Na capa da Folha, há uma citação do arquiteto, "Quando cheguei lá a terra era agreste. Tomávamos caipirinha, ríamos, todos juntos, operários e engenheiros; dava a sensação de que o mundo seria melhor. Quando inaugurou, veio a muralha separando pobres e ricos, e Brasília virou uma cidade como os outros."

A Brasília que vi nesta viagem foi de gente de boa vontade e grande capacidade, sentados juntos, tentando desmontar muros. O problema que atacaram existe em outros lugares, mas o esforço brasileiro é inédito, um exemplo para o mundo, como foi a arquitetura do Capital.
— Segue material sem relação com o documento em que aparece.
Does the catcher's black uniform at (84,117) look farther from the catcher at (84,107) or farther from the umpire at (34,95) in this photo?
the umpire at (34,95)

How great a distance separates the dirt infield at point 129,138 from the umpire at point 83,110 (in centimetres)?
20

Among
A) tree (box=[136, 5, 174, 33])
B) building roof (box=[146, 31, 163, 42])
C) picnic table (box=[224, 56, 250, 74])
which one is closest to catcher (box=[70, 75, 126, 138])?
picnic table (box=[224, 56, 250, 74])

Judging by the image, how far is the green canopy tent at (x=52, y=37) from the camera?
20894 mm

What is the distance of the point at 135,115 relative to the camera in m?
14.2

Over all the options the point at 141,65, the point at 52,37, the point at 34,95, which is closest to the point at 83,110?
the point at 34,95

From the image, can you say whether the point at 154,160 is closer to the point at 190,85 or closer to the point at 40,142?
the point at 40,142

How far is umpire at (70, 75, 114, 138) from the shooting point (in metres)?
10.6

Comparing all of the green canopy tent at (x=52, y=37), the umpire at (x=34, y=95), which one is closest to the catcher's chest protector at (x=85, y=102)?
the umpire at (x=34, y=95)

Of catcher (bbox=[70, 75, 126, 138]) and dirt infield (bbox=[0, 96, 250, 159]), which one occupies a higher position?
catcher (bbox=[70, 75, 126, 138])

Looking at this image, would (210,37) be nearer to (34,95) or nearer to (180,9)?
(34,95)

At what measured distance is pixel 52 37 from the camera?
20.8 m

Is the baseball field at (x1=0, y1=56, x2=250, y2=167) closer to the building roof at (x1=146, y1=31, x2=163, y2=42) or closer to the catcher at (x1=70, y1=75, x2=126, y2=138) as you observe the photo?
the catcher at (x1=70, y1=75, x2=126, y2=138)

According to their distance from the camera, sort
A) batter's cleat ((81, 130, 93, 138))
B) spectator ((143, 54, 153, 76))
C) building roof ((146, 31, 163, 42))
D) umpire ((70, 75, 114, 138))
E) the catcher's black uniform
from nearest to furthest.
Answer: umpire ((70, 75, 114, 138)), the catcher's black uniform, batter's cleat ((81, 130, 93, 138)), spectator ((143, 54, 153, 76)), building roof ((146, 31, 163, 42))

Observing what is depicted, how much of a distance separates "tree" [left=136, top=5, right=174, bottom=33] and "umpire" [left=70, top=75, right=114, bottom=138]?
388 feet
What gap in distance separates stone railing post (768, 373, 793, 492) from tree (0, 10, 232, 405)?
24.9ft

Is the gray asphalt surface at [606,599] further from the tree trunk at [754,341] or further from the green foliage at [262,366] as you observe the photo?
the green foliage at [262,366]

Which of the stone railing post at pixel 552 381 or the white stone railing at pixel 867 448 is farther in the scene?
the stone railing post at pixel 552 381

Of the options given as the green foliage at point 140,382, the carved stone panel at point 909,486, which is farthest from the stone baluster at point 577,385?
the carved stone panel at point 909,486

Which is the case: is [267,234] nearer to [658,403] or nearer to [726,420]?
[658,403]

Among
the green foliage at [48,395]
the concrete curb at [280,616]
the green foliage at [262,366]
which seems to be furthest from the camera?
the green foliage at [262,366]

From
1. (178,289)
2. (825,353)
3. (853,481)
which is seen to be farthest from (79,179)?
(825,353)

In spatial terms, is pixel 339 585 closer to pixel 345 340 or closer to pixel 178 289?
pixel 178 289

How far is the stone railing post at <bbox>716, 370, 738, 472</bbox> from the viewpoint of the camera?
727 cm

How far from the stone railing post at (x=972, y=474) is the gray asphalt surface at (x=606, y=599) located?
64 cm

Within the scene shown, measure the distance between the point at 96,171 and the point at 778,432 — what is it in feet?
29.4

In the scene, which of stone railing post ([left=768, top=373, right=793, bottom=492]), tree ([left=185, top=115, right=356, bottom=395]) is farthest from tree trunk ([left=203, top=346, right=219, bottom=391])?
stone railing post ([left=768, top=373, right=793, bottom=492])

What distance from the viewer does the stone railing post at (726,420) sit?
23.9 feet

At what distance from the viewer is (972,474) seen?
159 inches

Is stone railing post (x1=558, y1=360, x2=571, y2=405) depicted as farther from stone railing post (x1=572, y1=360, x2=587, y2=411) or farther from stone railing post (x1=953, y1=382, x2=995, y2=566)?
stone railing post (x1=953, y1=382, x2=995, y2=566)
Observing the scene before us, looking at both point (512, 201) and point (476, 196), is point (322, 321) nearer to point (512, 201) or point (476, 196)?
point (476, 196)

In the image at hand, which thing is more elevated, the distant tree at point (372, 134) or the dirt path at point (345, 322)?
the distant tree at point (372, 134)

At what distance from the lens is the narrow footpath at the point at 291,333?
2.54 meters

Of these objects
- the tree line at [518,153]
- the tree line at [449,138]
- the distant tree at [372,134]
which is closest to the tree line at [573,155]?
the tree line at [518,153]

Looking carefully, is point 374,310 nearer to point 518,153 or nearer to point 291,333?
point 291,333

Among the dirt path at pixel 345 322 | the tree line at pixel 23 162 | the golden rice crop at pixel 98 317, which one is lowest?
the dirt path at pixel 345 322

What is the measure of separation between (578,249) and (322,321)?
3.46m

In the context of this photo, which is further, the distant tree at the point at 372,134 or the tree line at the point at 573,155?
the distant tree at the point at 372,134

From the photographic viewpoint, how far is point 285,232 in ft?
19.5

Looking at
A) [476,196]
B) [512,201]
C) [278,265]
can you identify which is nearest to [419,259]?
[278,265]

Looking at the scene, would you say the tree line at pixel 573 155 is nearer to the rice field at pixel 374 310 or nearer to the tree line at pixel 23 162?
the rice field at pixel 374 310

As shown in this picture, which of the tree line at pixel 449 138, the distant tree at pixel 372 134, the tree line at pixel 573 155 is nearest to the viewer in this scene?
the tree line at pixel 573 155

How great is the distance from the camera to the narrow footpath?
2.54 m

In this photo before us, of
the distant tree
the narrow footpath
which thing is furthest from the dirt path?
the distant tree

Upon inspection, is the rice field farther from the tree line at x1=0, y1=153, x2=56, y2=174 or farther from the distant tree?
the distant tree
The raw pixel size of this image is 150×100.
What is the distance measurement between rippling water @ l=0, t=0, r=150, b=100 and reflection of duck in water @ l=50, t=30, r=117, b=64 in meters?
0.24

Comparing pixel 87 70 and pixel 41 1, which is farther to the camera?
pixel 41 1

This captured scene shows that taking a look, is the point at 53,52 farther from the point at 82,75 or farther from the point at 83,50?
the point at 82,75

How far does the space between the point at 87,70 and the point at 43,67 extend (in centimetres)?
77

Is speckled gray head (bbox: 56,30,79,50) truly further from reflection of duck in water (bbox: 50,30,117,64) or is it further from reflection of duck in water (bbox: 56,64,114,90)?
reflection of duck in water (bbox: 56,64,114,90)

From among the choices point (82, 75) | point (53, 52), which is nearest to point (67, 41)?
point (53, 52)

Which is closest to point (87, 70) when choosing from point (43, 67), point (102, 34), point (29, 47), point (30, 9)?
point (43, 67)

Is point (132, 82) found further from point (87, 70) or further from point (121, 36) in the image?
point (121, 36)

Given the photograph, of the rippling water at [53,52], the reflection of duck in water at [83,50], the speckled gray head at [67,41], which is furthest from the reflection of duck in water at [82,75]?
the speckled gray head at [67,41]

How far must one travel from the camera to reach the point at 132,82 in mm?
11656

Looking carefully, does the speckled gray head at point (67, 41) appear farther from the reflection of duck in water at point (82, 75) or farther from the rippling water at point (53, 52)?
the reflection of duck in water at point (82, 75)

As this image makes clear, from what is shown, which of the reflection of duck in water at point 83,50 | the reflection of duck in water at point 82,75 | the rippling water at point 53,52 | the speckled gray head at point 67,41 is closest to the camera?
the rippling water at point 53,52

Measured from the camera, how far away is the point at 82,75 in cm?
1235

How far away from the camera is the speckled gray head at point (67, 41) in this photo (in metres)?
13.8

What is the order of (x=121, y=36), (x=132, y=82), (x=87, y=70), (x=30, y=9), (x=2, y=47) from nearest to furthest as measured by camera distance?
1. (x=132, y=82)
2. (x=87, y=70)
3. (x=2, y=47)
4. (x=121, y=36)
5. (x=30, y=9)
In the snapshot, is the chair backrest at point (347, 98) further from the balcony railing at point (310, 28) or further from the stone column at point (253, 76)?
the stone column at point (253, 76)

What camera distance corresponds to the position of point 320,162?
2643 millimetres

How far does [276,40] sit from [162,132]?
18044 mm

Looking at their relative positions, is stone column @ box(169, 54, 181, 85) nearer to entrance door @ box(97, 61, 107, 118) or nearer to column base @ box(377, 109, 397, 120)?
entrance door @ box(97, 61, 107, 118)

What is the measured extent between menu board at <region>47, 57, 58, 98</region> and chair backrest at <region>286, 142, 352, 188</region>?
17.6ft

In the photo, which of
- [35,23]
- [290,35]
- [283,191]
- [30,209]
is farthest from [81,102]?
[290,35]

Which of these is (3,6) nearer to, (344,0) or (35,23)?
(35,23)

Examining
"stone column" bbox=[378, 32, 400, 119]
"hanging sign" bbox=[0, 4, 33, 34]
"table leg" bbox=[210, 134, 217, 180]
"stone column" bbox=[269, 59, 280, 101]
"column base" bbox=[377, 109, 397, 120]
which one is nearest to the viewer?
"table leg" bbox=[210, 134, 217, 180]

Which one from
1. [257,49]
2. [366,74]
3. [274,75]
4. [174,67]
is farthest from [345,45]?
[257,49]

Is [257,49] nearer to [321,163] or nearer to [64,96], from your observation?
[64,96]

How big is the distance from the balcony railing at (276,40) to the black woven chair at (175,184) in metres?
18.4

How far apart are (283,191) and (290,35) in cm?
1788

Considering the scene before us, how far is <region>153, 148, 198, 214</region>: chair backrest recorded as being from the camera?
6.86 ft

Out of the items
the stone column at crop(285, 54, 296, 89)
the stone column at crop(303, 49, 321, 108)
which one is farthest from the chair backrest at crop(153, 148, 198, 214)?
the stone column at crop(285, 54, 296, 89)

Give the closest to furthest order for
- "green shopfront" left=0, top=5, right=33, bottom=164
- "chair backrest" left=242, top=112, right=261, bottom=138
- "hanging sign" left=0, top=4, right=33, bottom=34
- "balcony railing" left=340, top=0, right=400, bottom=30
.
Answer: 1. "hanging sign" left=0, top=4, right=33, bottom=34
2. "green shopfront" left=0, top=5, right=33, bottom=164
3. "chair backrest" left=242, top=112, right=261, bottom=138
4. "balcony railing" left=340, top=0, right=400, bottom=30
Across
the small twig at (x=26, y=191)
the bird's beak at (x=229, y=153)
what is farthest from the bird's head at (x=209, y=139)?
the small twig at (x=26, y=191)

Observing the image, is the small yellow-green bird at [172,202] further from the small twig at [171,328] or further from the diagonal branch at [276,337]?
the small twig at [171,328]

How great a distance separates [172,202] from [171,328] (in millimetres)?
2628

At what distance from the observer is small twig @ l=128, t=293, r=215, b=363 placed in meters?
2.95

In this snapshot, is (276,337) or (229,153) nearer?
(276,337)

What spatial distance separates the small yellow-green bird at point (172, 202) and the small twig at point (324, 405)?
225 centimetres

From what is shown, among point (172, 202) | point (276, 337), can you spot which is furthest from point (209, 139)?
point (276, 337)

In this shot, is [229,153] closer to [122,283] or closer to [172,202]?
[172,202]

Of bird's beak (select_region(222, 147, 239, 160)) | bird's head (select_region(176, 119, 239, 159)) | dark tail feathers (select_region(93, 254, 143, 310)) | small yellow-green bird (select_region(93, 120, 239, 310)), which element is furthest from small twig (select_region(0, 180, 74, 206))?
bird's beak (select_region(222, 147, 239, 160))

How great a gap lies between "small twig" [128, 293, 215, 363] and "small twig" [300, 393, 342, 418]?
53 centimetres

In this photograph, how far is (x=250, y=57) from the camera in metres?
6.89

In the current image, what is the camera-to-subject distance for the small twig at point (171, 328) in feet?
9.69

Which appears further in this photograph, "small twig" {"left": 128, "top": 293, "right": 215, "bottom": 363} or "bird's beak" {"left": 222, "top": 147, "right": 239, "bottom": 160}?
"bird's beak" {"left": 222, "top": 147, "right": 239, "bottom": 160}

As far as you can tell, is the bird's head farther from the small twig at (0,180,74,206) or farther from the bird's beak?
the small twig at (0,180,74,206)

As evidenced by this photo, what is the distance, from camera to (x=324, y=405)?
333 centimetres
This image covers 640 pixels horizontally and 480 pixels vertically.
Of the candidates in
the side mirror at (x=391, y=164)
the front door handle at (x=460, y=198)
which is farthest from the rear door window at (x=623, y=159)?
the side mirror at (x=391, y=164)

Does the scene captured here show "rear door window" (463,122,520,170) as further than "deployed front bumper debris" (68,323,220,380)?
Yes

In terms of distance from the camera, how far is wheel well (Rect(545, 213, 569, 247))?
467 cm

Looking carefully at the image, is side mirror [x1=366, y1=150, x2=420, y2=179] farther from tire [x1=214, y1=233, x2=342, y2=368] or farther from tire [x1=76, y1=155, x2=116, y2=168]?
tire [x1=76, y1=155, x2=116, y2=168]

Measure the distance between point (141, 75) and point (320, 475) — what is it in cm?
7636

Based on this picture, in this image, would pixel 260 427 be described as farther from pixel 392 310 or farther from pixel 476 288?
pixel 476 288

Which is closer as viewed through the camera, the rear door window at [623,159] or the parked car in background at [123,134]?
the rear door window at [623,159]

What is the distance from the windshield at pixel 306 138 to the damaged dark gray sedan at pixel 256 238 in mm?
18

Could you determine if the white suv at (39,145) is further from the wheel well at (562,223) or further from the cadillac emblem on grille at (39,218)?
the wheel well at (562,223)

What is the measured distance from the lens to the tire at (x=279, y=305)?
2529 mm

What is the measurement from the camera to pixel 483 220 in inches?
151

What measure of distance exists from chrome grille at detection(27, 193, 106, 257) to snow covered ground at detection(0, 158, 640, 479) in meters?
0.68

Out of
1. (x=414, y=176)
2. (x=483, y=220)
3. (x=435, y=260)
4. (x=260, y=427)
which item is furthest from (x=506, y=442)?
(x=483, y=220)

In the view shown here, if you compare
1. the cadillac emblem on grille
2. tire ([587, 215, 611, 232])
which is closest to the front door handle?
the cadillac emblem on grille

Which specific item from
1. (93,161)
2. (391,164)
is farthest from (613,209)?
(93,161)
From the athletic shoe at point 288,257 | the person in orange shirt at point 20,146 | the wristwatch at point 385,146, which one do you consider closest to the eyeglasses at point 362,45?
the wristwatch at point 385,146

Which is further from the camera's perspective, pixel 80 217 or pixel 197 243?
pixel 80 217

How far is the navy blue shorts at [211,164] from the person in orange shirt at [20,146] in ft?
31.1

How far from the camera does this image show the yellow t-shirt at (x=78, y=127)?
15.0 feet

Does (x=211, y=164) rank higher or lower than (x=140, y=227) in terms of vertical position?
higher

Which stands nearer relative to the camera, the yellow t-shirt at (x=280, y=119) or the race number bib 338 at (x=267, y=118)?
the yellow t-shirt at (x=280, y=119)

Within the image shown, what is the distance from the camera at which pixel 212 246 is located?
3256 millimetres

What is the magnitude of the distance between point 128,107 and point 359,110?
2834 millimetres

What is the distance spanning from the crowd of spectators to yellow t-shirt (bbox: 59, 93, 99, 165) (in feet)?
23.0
A obra social de Fritz Louderback em Morro da Pedra também foi de quebrar muros. Aprendi semana passada em Brasília de juízes e promotores federais, mas em Morro da Pedra também tirei lições importantes. Ser analfabeto não quer dizer burro. Conheci bastante gente para quem faltava não capacidade mas oportunidade. Sofrerem não com limitações próprias, mas das limitações do Estado.

Niemeyer disse que "A gente tem que sonhar, senão as coisas não acontecem." Brasília aconteceu. O que vi no curso no Superior Tribunal Militar, foi um outro sonho, acontecendo.

Acusações falsas como do caso Colina do Sol são epidêmicas. O problema é difícil. Mas a criminalização das investigações de acidentes aéreas também é difícil, e nem por isso os juristas e especialistas de segurança do Brasil ficaram sentados aguardando uma solução aparecer de outro lugar.

Continuamos a luta, sabendo que as vezes os sonhos se realizam, as vezes os trabalhos rendem frutas. É preciso trabalhar para que os sonhos acontecem. E foi bom ver que a Justiça existe, sim, no Brasil, que o sonho é alcançável.